[[ Records supplied, beginning ]]
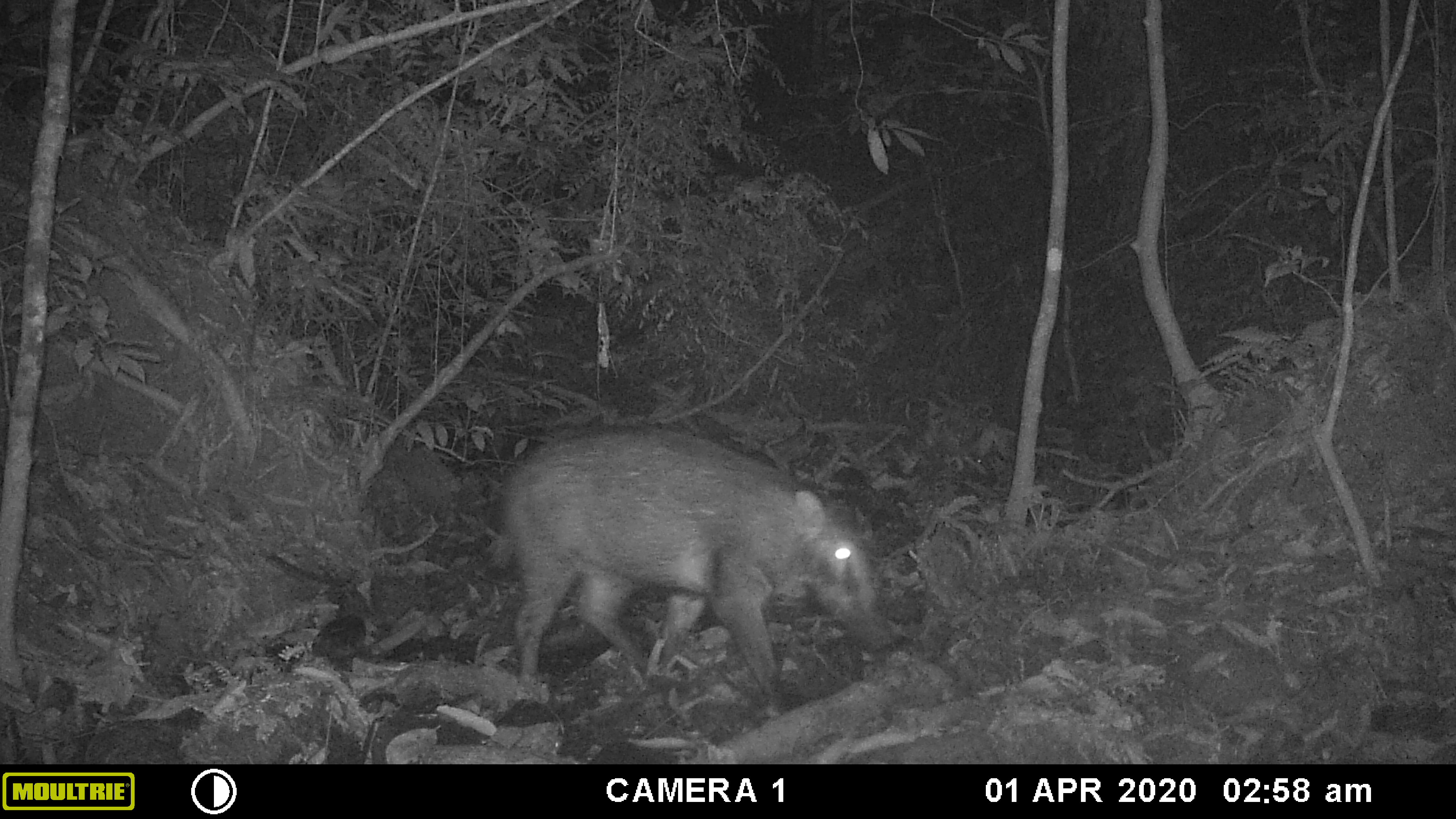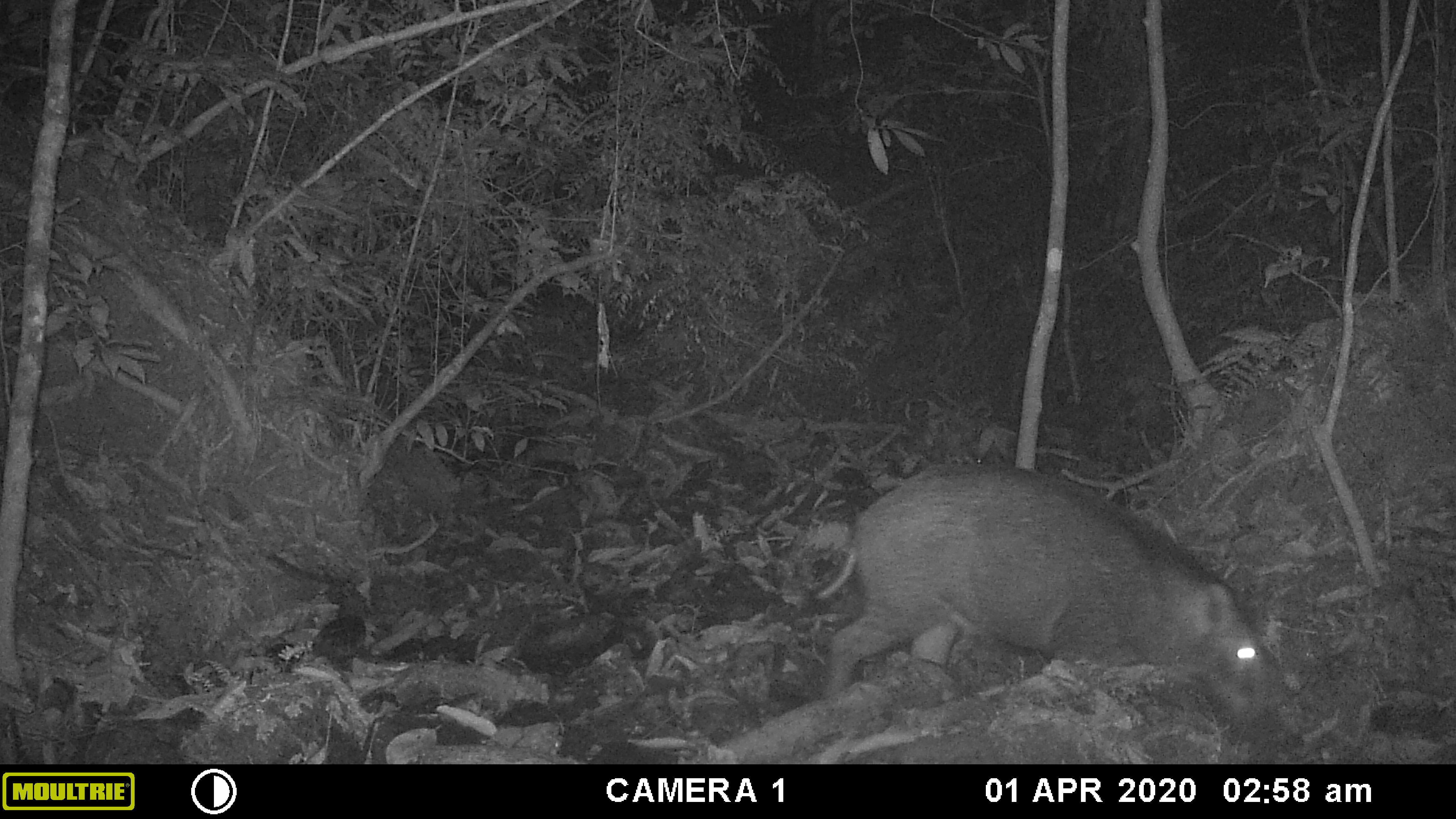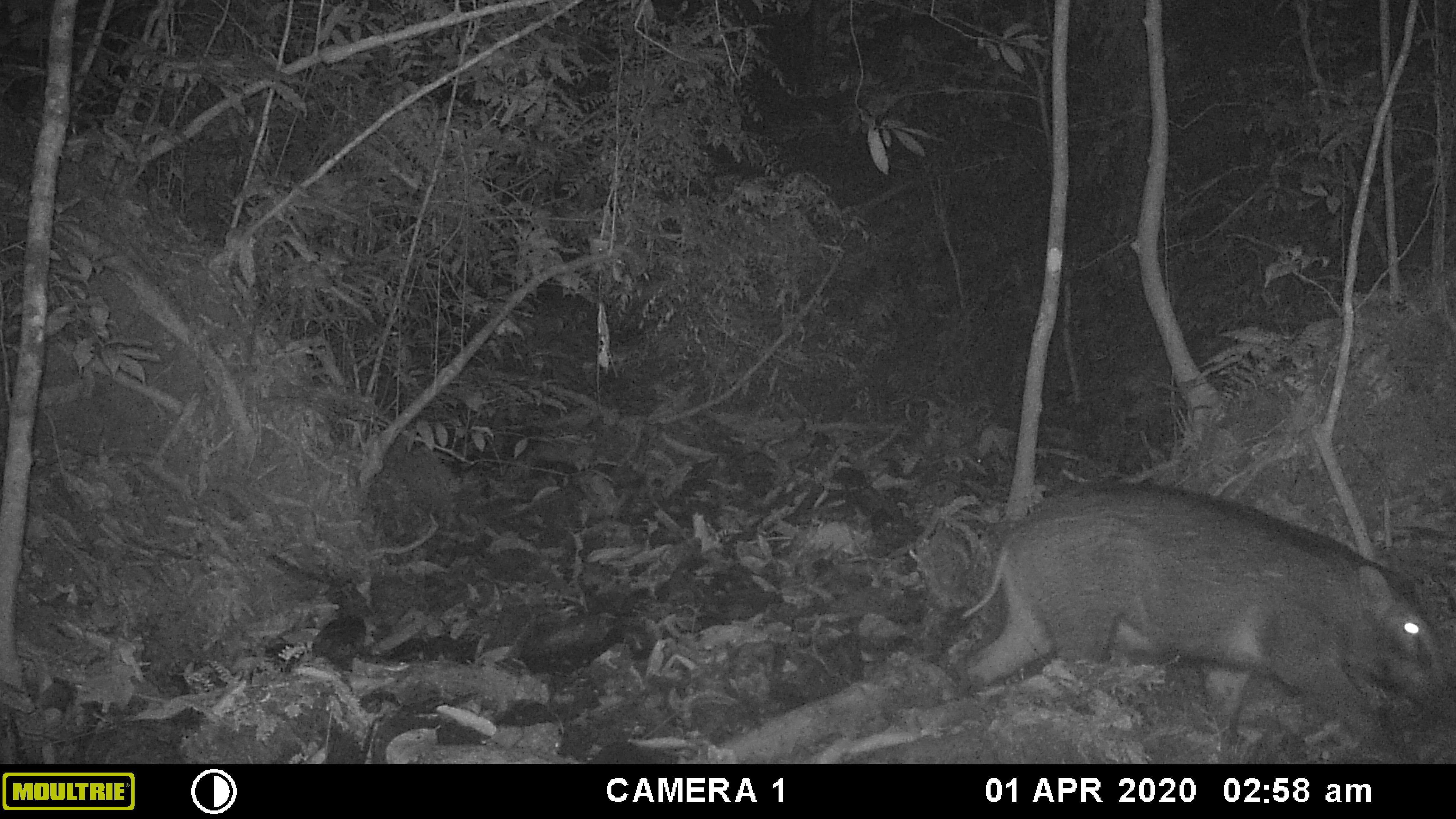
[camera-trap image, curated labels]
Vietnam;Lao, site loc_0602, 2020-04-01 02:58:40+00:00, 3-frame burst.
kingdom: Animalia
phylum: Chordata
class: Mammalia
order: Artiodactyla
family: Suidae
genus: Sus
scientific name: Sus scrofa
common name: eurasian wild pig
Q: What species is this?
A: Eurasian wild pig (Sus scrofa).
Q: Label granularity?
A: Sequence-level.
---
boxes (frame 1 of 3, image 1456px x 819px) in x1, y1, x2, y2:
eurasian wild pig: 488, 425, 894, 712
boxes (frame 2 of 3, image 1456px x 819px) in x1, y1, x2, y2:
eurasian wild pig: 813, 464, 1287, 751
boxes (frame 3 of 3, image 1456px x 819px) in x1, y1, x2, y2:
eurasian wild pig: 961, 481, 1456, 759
[[ Records supplied, end ]]
[[ Records supplied, beginning ]]
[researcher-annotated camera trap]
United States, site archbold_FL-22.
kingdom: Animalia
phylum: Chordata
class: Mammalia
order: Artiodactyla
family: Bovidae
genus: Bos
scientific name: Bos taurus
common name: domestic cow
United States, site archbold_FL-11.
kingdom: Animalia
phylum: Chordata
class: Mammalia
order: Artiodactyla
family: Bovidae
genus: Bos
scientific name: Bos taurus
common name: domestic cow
[[ Records supplied, end ]]
> Action item: What is the number of lines in the records that contain the string "trap"? Give only that number.

> Solution: 2